Initially,  the decision to organize the Laboratory for Study of Lenin’s brain happened shortly after the his death, and that was the place where Lenin’s brain was carefully stored and meticulously studied. The goal of the Laboratory was to explore Lenin’s brain and to discover the reason of his geniality. Invited by Sovnarkom (Soviet of Peoples’s Commissars), Oscar Vogt personally brought from Germany a lot of equipment, mainly – for histological processing of the brain, including serial sectioning, and microscopy.  In 1928, the neuroanatomical laboratory of Vogt  was reorganized into the Moscow Brain Research Institute, and Vogt became its first director.  Structured collecting and mapping of the brain started. Later many more brains of famous and prominent people were collected in the Institute, and it became the center of studies of human brain architecture with explicit goal to understand the structural basis of human intelligence. It is not surprising that Institute brain collection included the brains of prominent Russian neuroscientists, such as neurologist, G.I. Rossolimo,  physiologist, I.P. Pavlov‚ neurologist M. B. Kroll , psychiatrist P. B. Gannushkin psychologist  L.S. Vygotsky. There were also brains of poet V.Mayakovsky, physicist L.D. Landau, scientist E.K.Tsiolkovsky, writer  A.M.Gorky.

Of course, the goal of the Moscow Brain Institute was not achieved. It is still a big challenge to show how cortical structure and spatial organization of neurons can be connected to higher cognitive brain function. However, many important results were generated, including development by S.A. Sarkisov and colleagues of modified cytoarchitectonic Brodmann’s map [S.A.Sarkisov et al., “Citoarchitecture of the cortex of human brain”, Moscow, 1949] .

2. Design of the MCG technology and implementation conditions

For its time, it was truly pioneering technology. It was based on algorithms of Mathematical Morphology (J. Serra, CMM, France), implemented in the texture analysis sytsem TAS, by Ernst Leitz, Wetzlar (see fig. 1)

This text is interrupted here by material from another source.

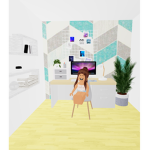 UnicornPlayz1572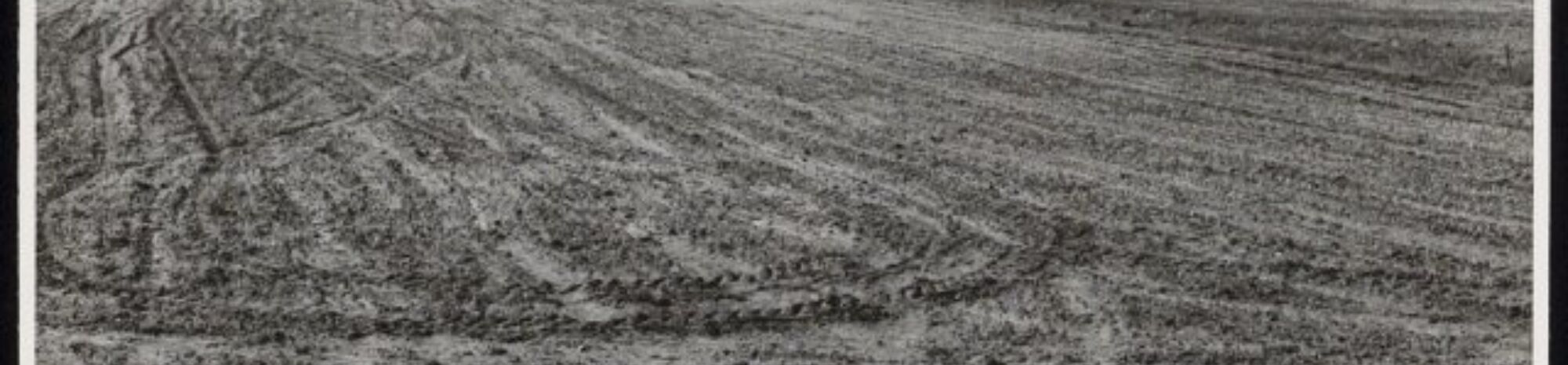 NW Hunteler 06 1978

Fig. 1: Brief technical description of automatic microscopy system  Leitz TAS (1980-1982).

Once again, our method was one of the first digital microscopy method, developed for registration of the stable and reproducible profile of the cortical area of human brain. We defined “stability” as obtaining statistically indistinguishable result when the measurement was repeated in the same area, which was achieved by adaptive segmentation algorithm based on measuring of mean gradients distribution, and rather sophisticated methods of elimination of artifacts, vessels and glia. Reproducibility was defined as obtaining the same profile pattern and average values measured in the same area, but different set of serial sections, what was achieved by satisfying ergodicity requirements (see, for example “Ch. Lantuejoule, Ergodicity and integral range, J. of Microscopy, 161, 3, 1991. Practically it meant processing very significant volume of tissue in each area, at least within 2 mm of section space at  ~<0.5 mkm resolution). Starting from step 4 (below) it was fully automatic.

EPSON scanner image

Fig. 2: MCG processing pipeline.

The method was called “Morphocorticography” because in a substantial number of cases it revealed a pattern of local minima and maxima, specific for a given individual. This pattern reproduced itself in different areas of the same individual, but not in another individual.

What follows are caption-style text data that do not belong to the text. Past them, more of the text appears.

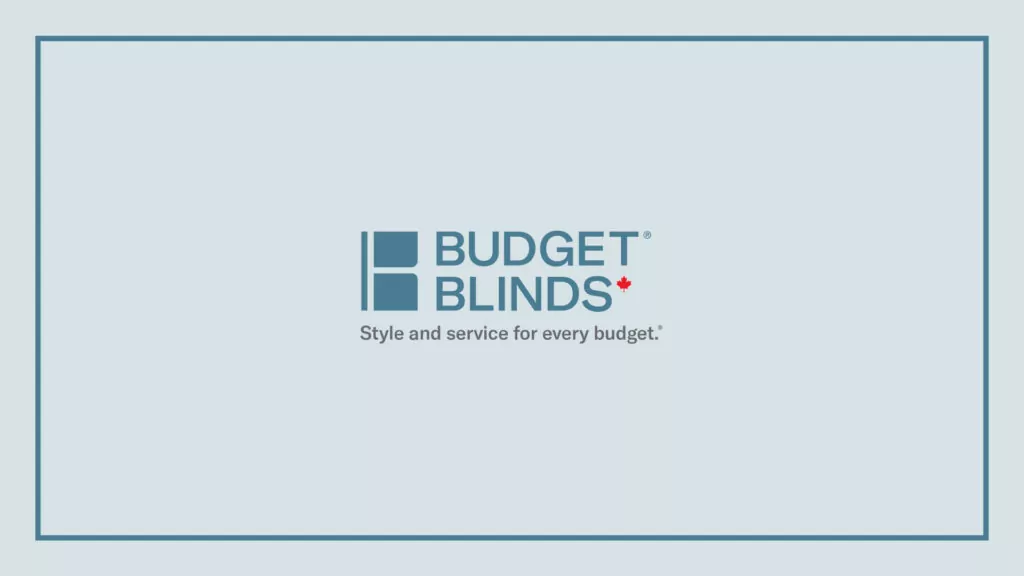 budget-blinds-of-southeast-toronto
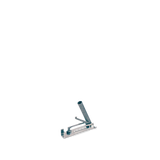 Primus Multi Tool – MultiFuel, OmniFuel & OmniLite Ti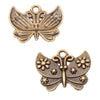 Bronze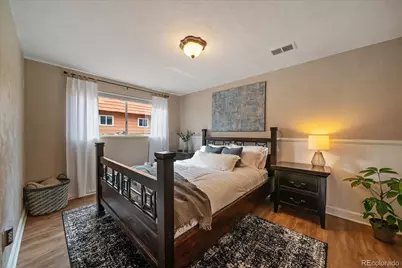 3272 S Wabash Court, Denver, CO 80231 - Photo 15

All details of the method, including MM notations of image processing steps, were published between 1982 and 1992 in Russian (translated in English, Istomin VV, Neuropatol. and Behav. Physiol.,1986, UDC 616.831.31-076.5), English (V. Istomin, K. Amunts, Vision & Voice Magazine, 6, 2, 1992) and German (Istomin V., Amunts K., Build und Ton, 43, 1, 1990 and Amunts K, Istomin V., Vision & Voice Magazine, 6, 1, 1992). Unfortunately, these journals were not very well known, and probably do not even exist anymore.

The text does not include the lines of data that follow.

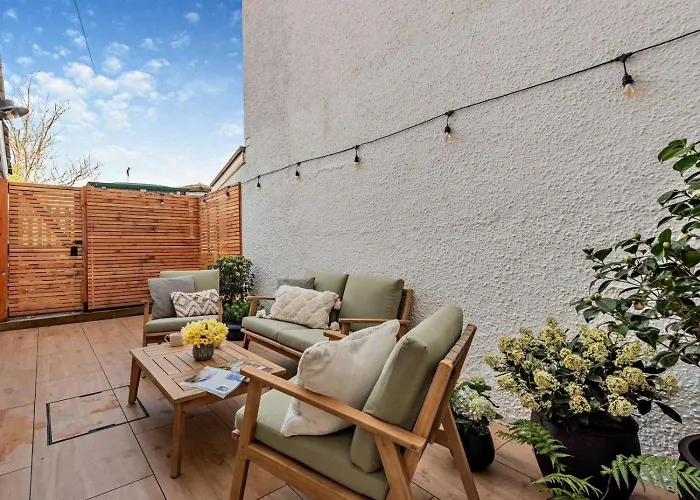 6 Bed In 94361 * Keswick (Cumbria)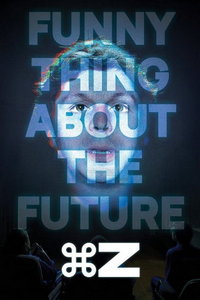 Команда Z (сериал) смотреть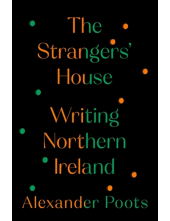 Strangers' House - Humanitas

3 thoughts on “The story of MCG: lost opportunity.”

  1. Thank you for paying tribute and preserving memory of yhe people who evidently have contributed so much for the scientific development!
    At the place and time where every substantial and good deed must have been done contrary to the prevailing standard, those scientists and truly gifted administratirs had the strength and dedication to carry out their vision! The following generations of the medical practitioners and researchers will carry on!